Benim gibi "bu işlerden hemen hemen hiç anlamayan" bir gazeteci bile, Urla'daki Gazeteciler Sitesi'nin tel örgüler arasındaki minnacık beton sahasında oynayan gençleri, "Çocuklar kalelere bu topu vururken, ayağınızı topun altına fazla sokmayın, sokarsanız işte böyle kale yerine, tel örgülerin dışına gider" diye uyarıyorsa ve de gençler bu uyarımın gereğini yapmaya çalışıyorlarsa, "yıldızlarımız" neden, hem de "bomboşken" minare boyu yükseklere "karavana" şutluyorlar?..
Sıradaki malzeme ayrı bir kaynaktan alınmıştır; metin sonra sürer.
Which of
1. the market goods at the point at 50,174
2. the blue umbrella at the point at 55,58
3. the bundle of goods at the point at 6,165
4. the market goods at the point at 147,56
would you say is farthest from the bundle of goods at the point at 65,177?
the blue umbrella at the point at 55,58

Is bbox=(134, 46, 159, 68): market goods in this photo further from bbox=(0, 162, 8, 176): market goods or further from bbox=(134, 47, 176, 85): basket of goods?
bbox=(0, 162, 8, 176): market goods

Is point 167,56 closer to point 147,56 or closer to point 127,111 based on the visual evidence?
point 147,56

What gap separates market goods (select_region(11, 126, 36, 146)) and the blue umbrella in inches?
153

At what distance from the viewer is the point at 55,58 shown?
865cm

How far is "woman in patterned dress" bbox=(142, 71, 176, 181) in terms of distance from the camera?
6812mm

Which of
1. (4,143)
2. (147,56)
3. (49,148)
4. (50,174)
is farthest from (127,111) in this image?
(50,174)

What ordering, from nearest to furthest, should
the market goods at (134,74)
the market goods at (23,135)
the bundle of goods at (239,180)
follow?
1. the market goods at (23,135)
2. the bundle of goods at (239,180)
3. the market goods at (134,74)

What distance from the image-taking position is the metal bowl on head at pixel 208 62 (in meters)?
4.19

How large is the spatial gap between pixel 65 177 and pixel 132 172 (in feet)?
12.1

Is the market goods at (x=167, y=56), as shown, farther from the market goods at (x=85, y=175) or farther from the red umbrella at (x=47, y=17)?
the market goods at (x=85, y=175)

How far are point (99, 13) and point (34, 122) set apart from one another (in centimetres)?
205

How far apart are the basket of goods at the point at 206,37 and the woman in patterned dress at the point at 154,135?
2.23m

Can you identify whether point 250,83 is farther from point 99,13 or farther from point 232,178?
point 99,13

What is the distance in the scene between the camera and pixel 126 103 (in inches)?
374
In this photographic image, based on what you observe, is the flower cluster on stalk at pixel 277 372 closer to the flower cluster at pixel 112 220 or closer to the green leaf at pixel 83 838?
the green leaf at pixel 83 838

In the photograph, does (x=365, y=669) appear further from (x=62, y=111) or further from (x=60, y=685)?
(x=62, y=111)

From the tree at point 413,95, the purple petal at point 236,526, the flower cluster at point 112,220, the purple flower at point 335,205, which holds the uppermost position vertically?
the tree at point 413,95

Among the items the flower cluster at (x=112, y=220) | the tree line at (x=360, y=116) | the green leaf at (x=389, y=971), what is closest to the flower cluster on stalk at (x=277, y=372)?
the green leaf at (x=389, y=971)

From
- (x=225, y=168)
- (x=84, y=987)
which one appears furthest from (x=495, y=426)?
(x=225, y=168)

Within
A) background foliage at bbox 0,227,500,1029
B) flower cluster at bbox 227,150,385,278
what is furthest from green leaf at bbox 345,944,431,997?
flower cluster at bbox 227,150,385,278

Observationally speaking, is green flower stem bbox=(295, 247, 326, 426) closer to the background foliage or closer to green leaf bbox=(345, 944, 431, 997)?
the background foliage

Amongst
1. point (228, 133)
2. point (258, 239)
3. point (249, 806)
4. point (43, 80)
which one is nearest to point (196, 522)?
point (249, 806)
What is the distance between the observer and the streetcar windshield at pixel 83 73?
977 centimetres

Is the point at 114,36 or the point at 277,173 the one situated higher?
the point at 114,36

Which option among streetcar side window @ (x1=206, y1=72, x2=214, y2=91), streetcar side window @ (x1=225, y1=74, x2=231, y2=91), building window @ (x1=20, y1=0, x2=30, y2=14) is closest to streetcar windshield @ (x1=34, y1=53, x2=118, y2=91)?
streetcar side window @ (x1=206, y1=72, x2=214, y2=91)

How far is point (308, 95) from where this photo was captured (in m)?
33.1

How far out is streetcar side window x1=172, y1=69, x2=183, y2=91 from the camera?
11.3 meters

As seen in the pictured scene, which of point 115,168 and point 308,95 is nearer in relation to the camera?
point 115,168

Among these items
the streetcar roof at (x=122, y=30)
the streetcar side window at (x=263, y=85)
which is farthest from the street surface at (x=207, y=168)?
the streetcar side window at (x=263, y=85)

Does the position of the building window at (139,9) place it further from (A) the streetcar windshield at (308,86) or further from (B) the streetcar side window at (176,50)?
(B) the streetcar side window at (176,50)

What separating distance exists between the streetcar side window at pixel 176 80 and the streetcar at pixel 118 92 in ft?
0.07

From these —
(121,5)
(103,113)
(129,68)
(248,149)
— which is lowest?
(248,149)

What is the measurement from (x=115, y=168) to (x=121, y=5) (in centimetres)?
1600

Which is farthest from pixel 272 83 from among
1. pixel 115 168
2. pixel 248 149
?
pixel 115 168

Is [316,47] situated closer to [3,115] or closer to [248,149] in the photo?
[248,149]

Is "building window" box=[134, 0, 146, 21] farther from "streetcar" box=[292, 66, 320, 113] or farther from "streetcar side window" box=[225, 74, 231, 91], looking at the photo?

Rahmetli Metin Oktay'ın, "defalarca seyrettiğim" filminde de var; rahmetli hocası Gündüz Kılıç'ın "ona yaptırdığı özel şut çalışması"; bilmem ki, "bugünün hocaları" ne yapıyor?..
Her takımda "kaleye gelen topları tutma hocası" varken, neden bir de "kaleye top vurma hocası" yok? Mesela Galatasaray neden Tanju Çolak'ı, Prekazi'yi "böyle" bir göreve getirmez?..
Dahası da var; bir futbolcu "Şut atıp, karavana atarsam, hocam beni kenara alır, seyirci ıslıklar" korkusu ile sahaya çıkıyorsa, tablonun bugünkünden farklı olması mümkün mü?..
Sneijder, korkmuyor, Podolski korkmuyor, ama Selçuk tereddüt ediyor, Bilal çekiniyor, Umut, Burak korkuyor, Yasin "korkmuyor gibiydi", şimdi her isabetsiz şuttan sonra, dönüp hocasına bakıyor, ötekileri saymıyorum bile!..
Peki, ne olacak bu için sonu; "Kolay gol yiyor, zor gol atıyoruz" tekerlemesini "şutsuz" nasıl değiştireceğiz?..
Şaka!..
Hidayet Türkoğlu ile beraber tencerelerle kapaklar "gene" yuvarlanıp, birbirlerini buldular!..
Turgay Demirel "Onursal" Başkan, Harun Erdenay "Başkan", Hidayet Türkoğlu "CEO", sevgili "eski" başkanımız Esat Yılmaer de "Basın Danışmanı", irili ufaklılar da, etraflarında; işte size "Primseverler Federasyonu!.."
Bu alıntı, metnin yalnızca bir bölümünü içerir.